## PASSAGE TO READ
>> start
Question

Let $P Q$ and $R S$ be tangents at the extremities of a diameter $P R$ of a circle of radius $r$ such that $P S$ and $R Q$ intersect at a point $X$ on the circumference of the circle, then $2 r$ equals

• A. $\sqrt{P Q \cdot R S}$
• B. $\frac{P Q+R S}{2}$
• C. $\frac{2 P Q \cdot R S}{P Q+R S}$
• D. $\frac{\sqrt{(P Q)^{2}+(R S)^{2}}}{2}$

Answer 1

Answer: (A)

According to the question, from the diagram, in $\triangle PQR$
$\tan \theta=\frac{P Q}{P R}$
$\Rightarrow P R=P Q \cot \theta \ldots$ (i)

and in $\triangle P R S$,
$\tan \left(90^{\circ}-\theta\right)=\frac{R S}{P R}$
$\Rightarrow P R=R S \tan \theta$
$\therefore P Q \cot \theta=R S \tan \theta$
$\Rightarrow \tan \theta=\sqrt{\frac{P Q}{R S}} ... (iii)$
From Eqs. (ii) and (iii), we have
$P R=R S \sqrt{\frac{P Q}{R S}}=\sqrt{P Q \cdot R S}$
$\Rightarrow 2 r=\sqrt{P Q \cdot R S} \because P R=2 r$
>> end
## TASK
Update the portion of the tangent-and-circle problem between "Let $P Q$ and" and "Answer: (A)", inclusive, so that "circumference" reads "perimeter".

## MATERIAL PROVIDED
>> start
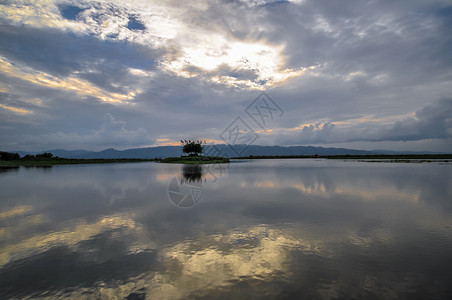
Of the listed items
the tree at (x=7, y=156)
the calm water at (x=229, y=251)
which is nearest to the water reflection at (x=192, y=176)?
>> end
## WRITTEN ANSWER
Let $P Q$ and $R S$ be tangents at the extremities of a diameter $P R$ of a circle of radius $r$ such that $P S$ and $R Q$ intersect at a point $X$ on the perimeter of the circle, then $2 r$ equals

• A. $\sqrt{P Q \cdot R S}$
• B. $\frac{P Q+R S}{2}$
• C. $\frac{2 P Q \cdot R S}{P Q+R S}$
• D. $\frac{\sqrt{(P Q)^{2}+(R S)^{2}}}{2}$

Answer 1

Answer: (A)